I am trying to implement a complex hierarchical Seq2Seq to generate the multi-sentence response for dialogues. Things are all fine when I run forward() on my model. but when I call backward() on some samples, there is a
RuntimeError: sizes do not match at /b/wheel/pytorchsrc/torch/lib/THC/generated/…/generic/THCTensorMathPointwise.cu:216.
Then I try to print the grads of parameters of my model when the backward() is called successfully like:
for name,parameter in model.named_parameters(): print name if parameter.grad is not None: print parameter.grad.size() else: print None
I got:
encoder.embedding.weight None
encoder.rnn_sent.weight_ih_l0 None
encoder.rnn_sent.weight_hh_l0 None
encoder.rnn_sent.weight_ih_l0_reverse None
encoder.rnn_sent.weight_hh_l0_reverse None
encoder.rnn_word.weight_ih_l0 None
encoder.rnn_word.weight_hh_l0 None
encoder.rnn_word.weight_ih_l0_reverse None
encoder.rnn_word.weight_hh_l0_reverse None
decoder.embedding.weight torch.Size([20001, 300])

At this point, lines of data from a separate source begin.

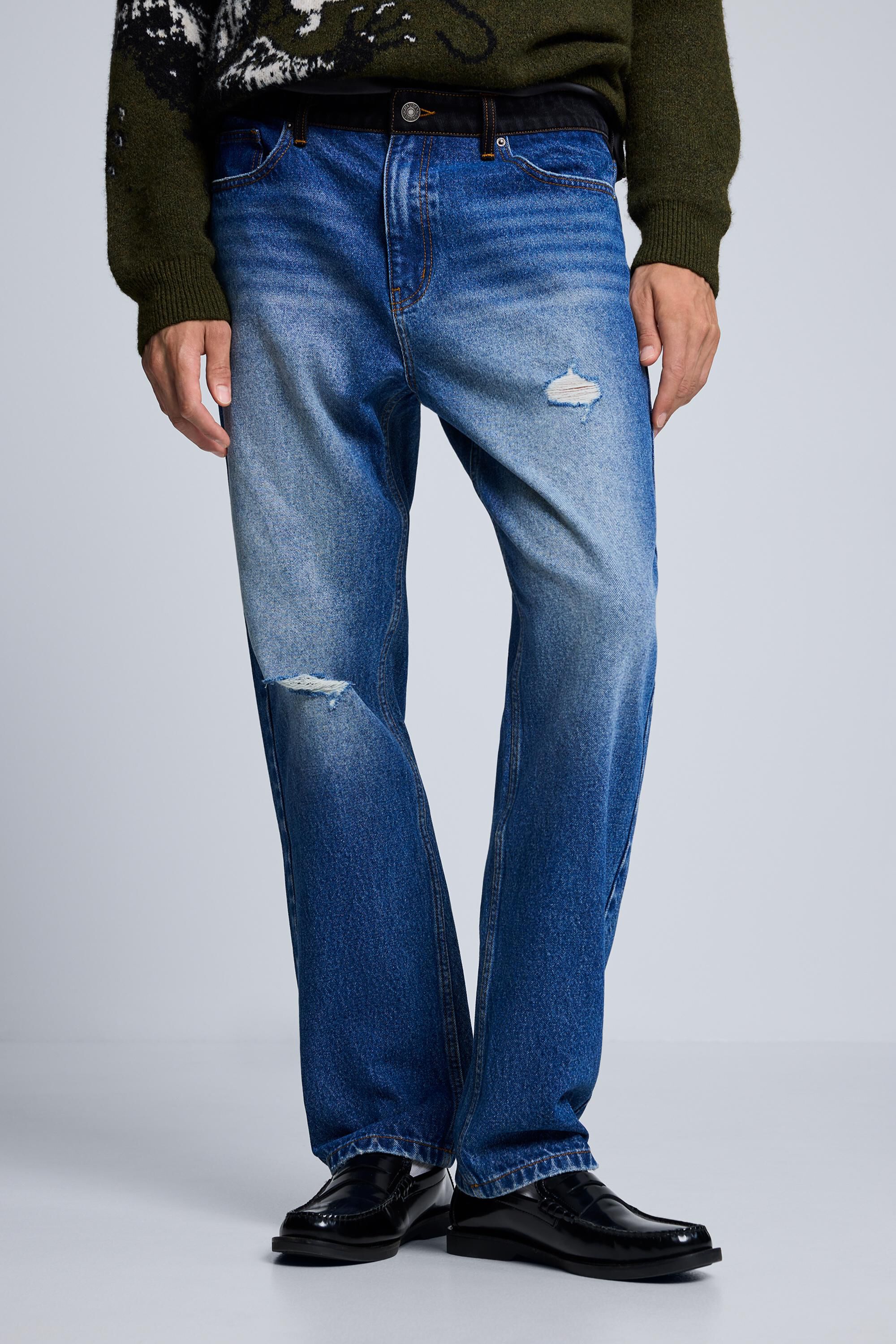 Jean à double taille, DESIGUAL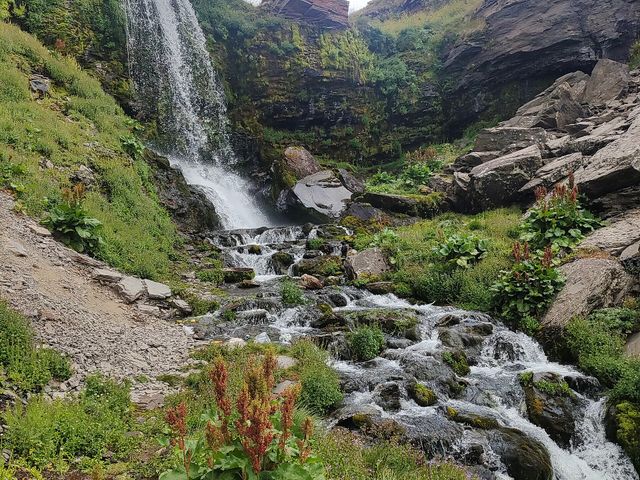 Mantash Waterfalls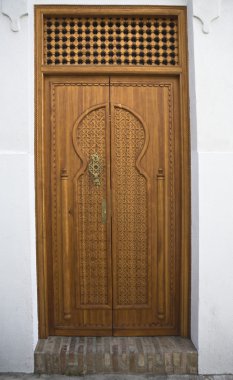 Yahudi Mahallesi kapı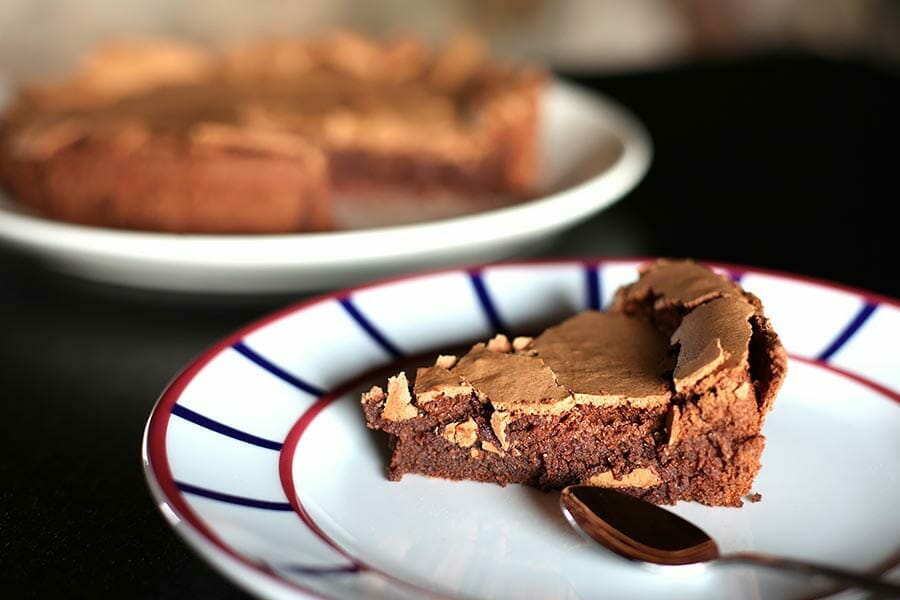 Gateau Macarone Au Chocolat Au Thermomix Cookomix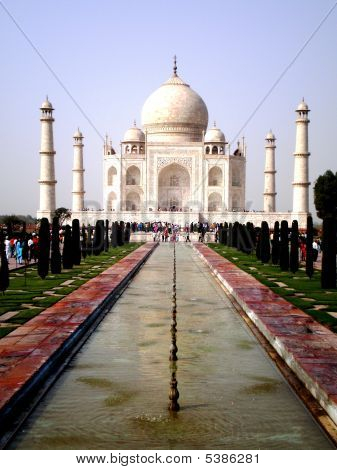 Taj Mahal, Agra, Indien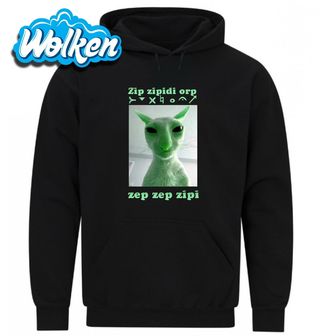 Mikina Alien Kočka Meme Gnarp Gnarp.jpg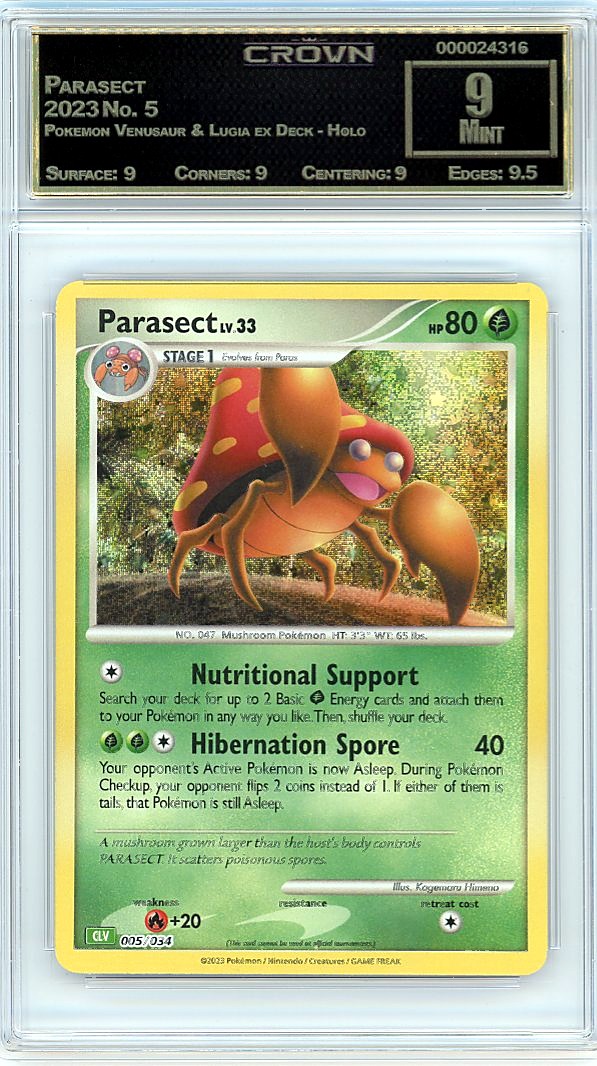 Parasect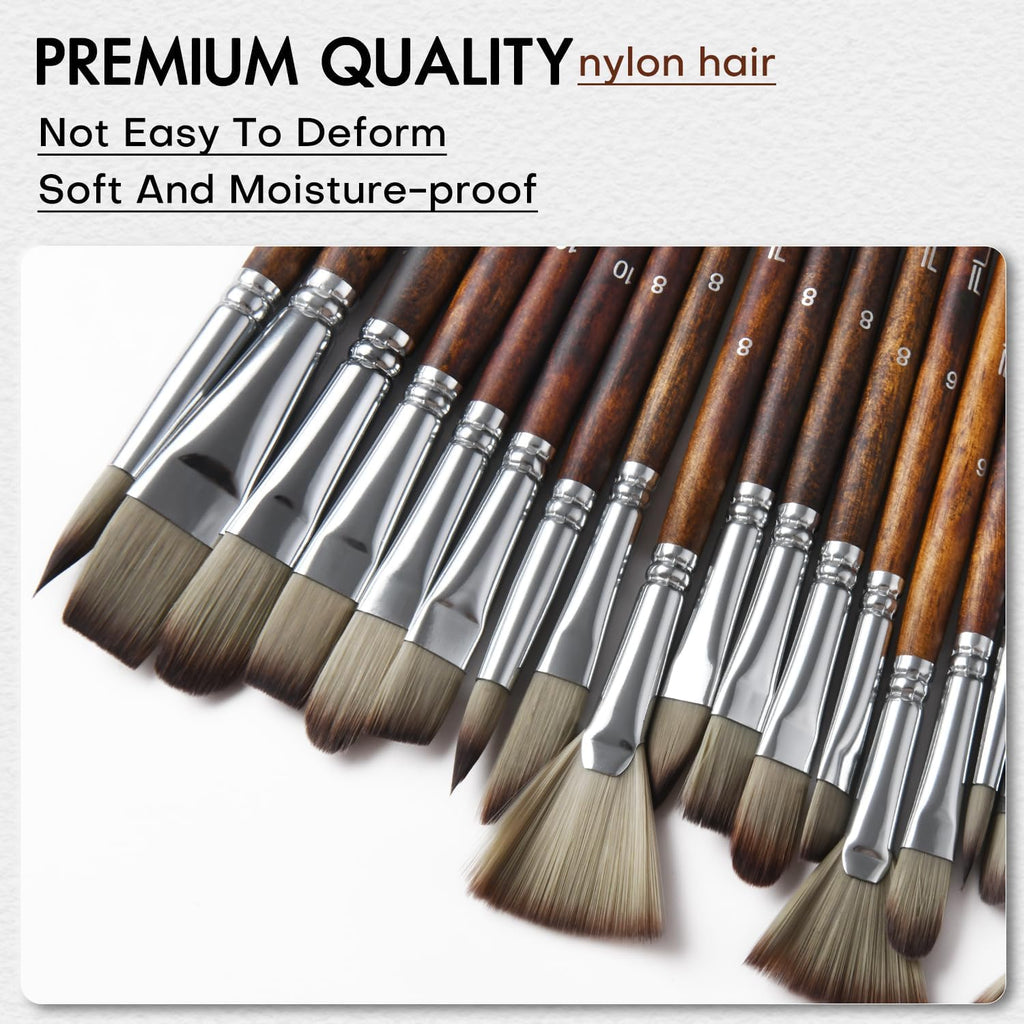 Shop Golden Nylon Rigger Brush Size 00 Australia - Art Supplies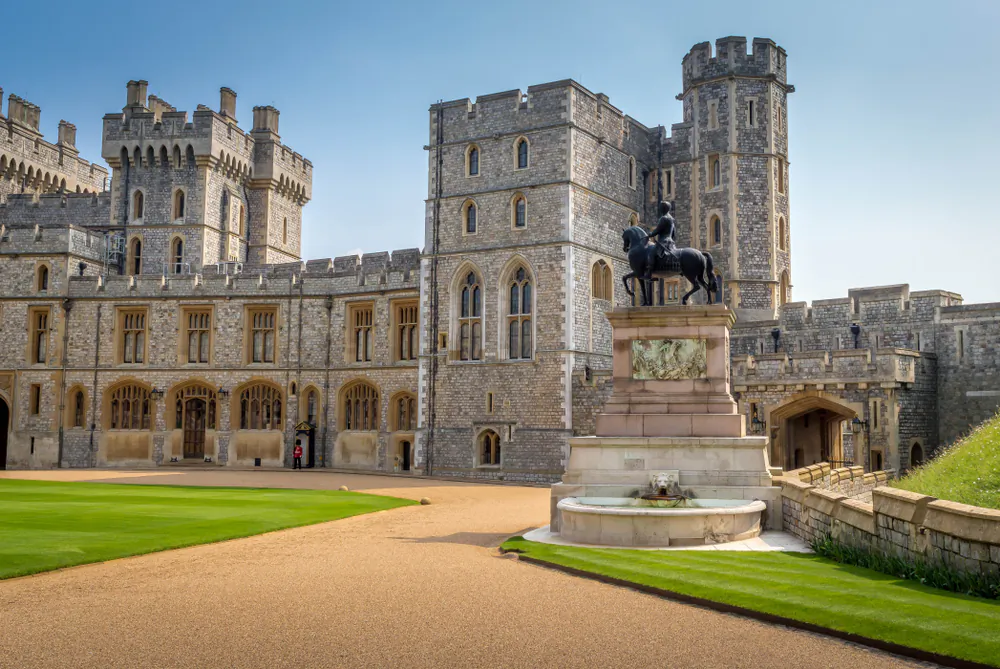 Windsor Castle is the longest-occupied palace in Europe. (Arijeet Bannerjee/Shutterstock)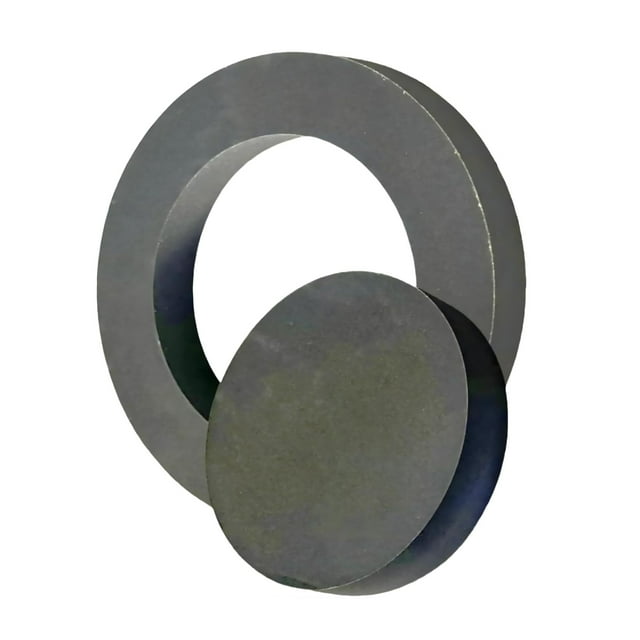 GUYUTING Toilet Gasket Rear Outlet Wall Mount Peel and Stick Installation Neoprene Leak Proof Durable Easy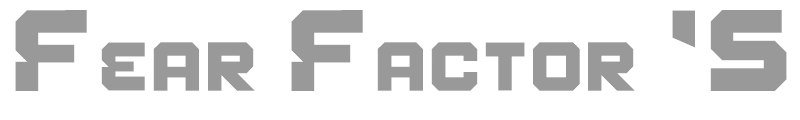 Fear Factor 'SmallCaps'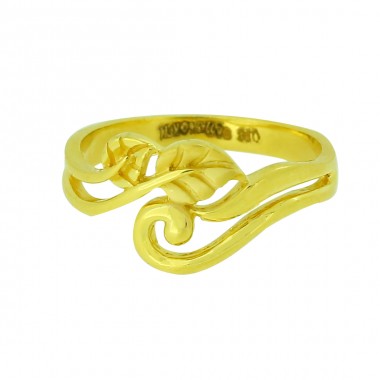 22K Gold Ladie's Casting Ring Collection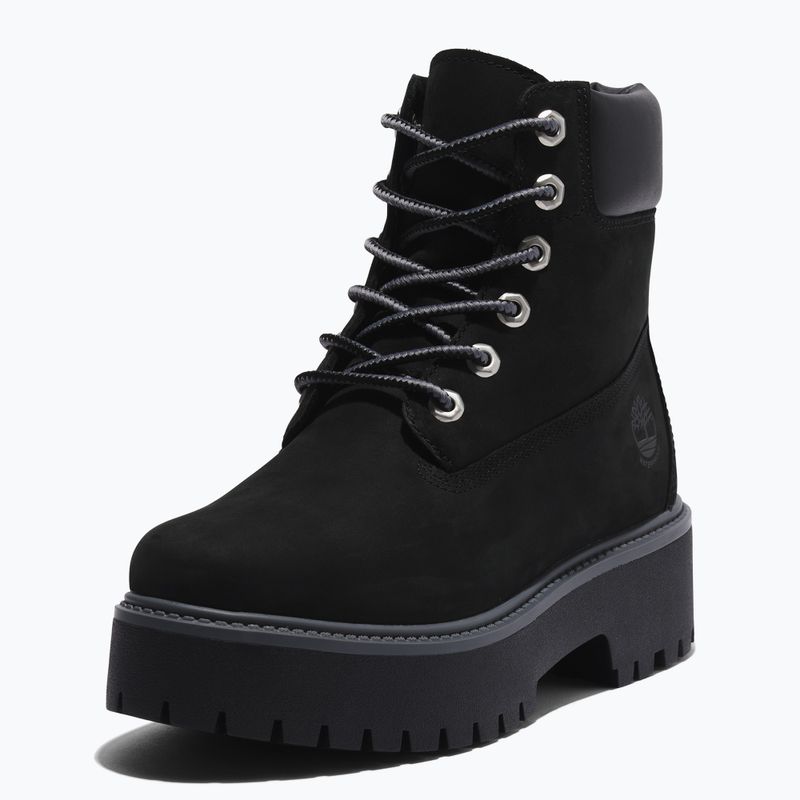 Încălțăminte pentru femei Timberland Stone Street 6In Waterproof jet black 10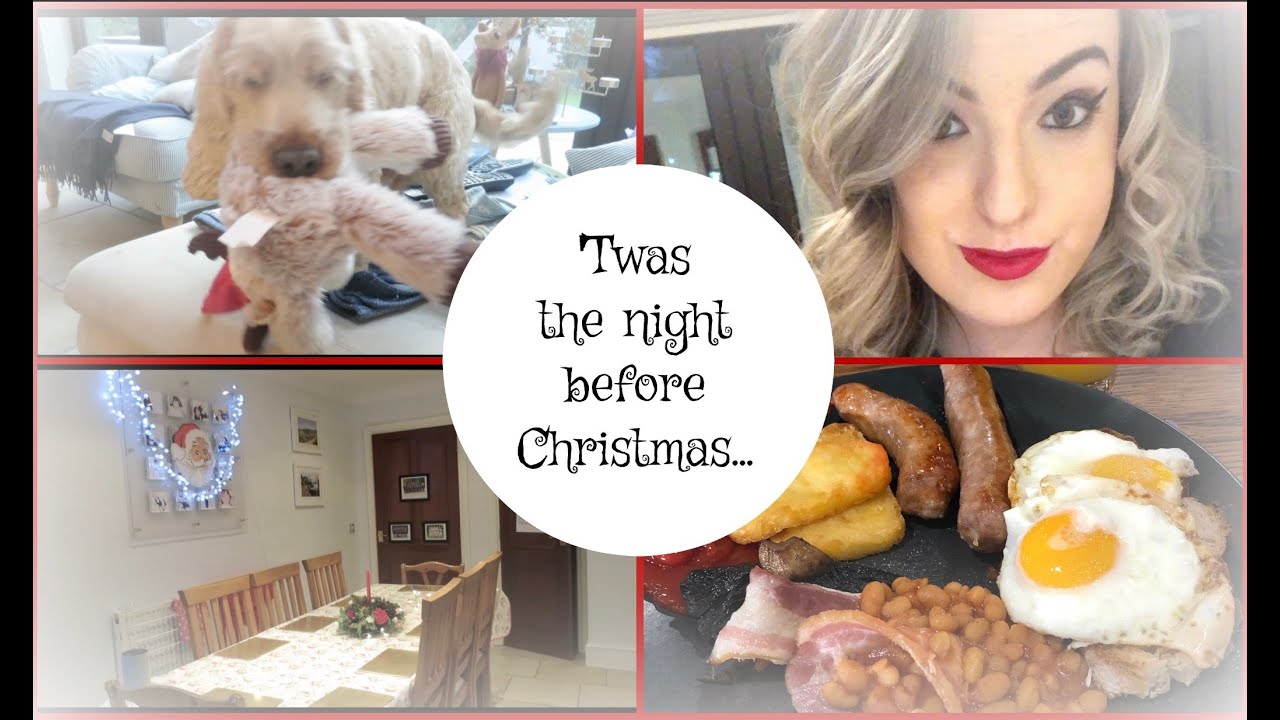 12 Days of Vlogmas 2019 | *12* | 'Twas the night before Christmas...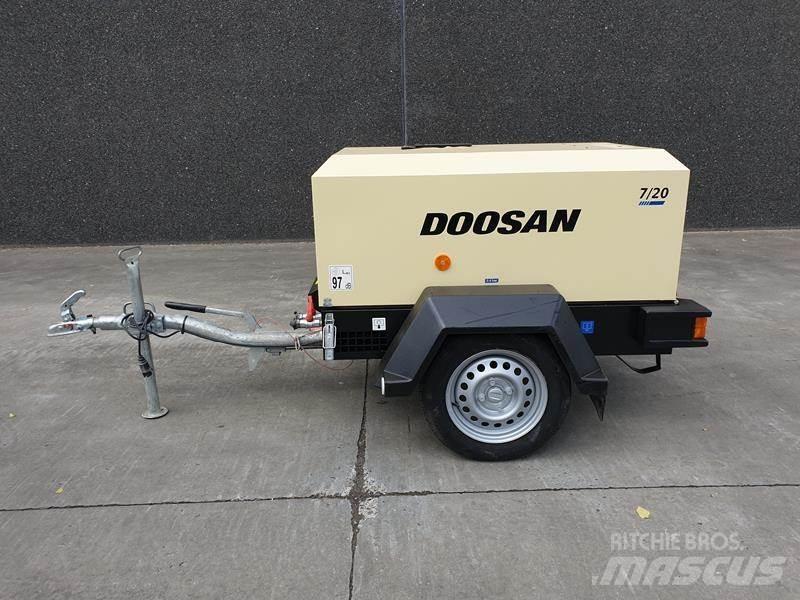 Doosan 7 / 20 Compresseur
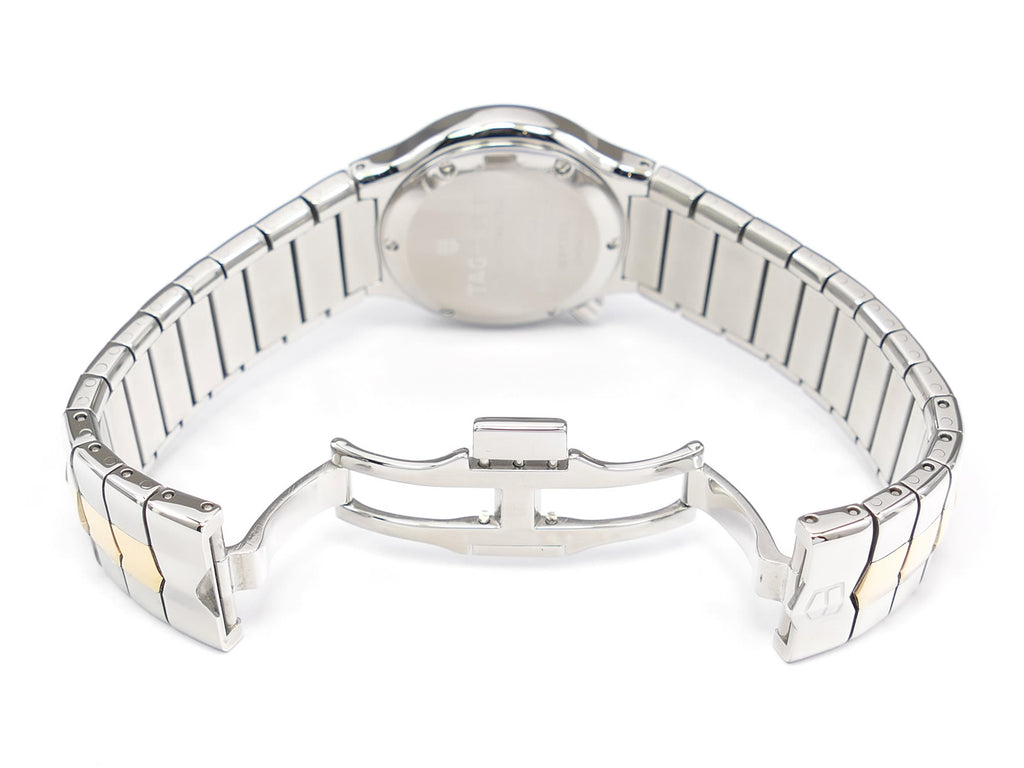 TAG Heuer Alter Ego WP1350 stainless steel bi folding clasp
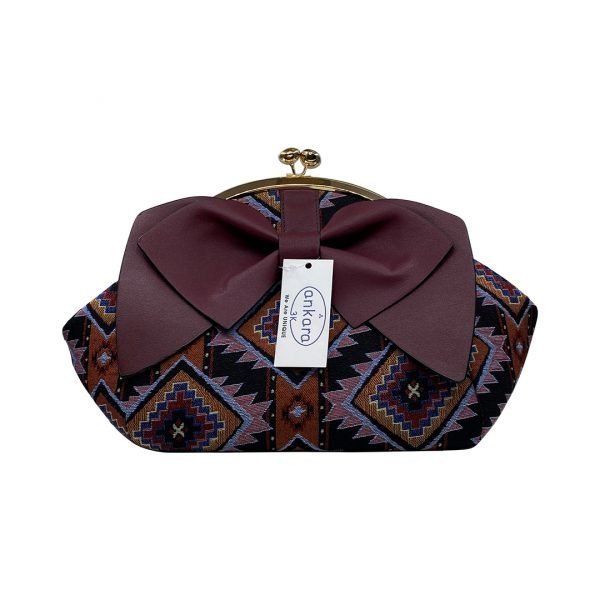 Purple Handbag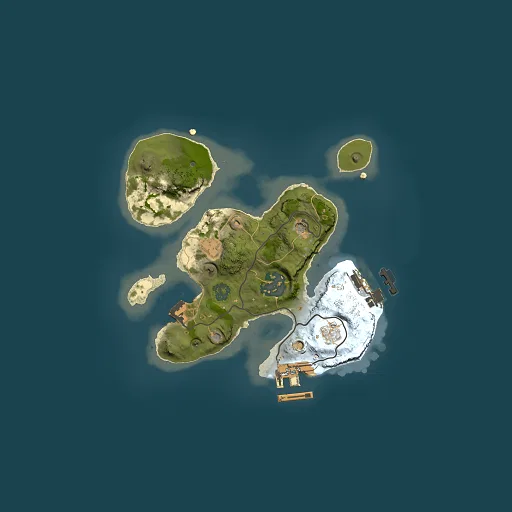 Rust map seed 1396829693, 2000x2000m top-down preview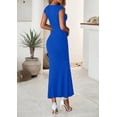 thumbnail image 3 of PRETTYGARDEN Skirt Sets Women 2 Piece Outfits Summer Outfits Going Out Crop Tops Long Maxi Skirts Beach Vacation Clothes, 3 of 9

decoder.rnn_cell_sent.weight_ih torch.Size([512, 640])
decoder.rnn_cell_sent.weight_hh torch.Size([512, 128])
decoder.rnn_word.weight_ih_l0 torch.Size([2048, 428])
decoder.rnn_word.weight_hh_l0 torch.Size([2048, 512])
decoder.attention.att_linear.weight torch.Size([1, 128])
decoder.attention.att_linear.bias torch.Size([1])
decoder.linear.weight torch.Size([20001, 512])
decoder.linear.bias torch.Size([20001])
Some of grads are valid values but others are None. I don’t know how this happened. Maybe there is a bug in backward engine.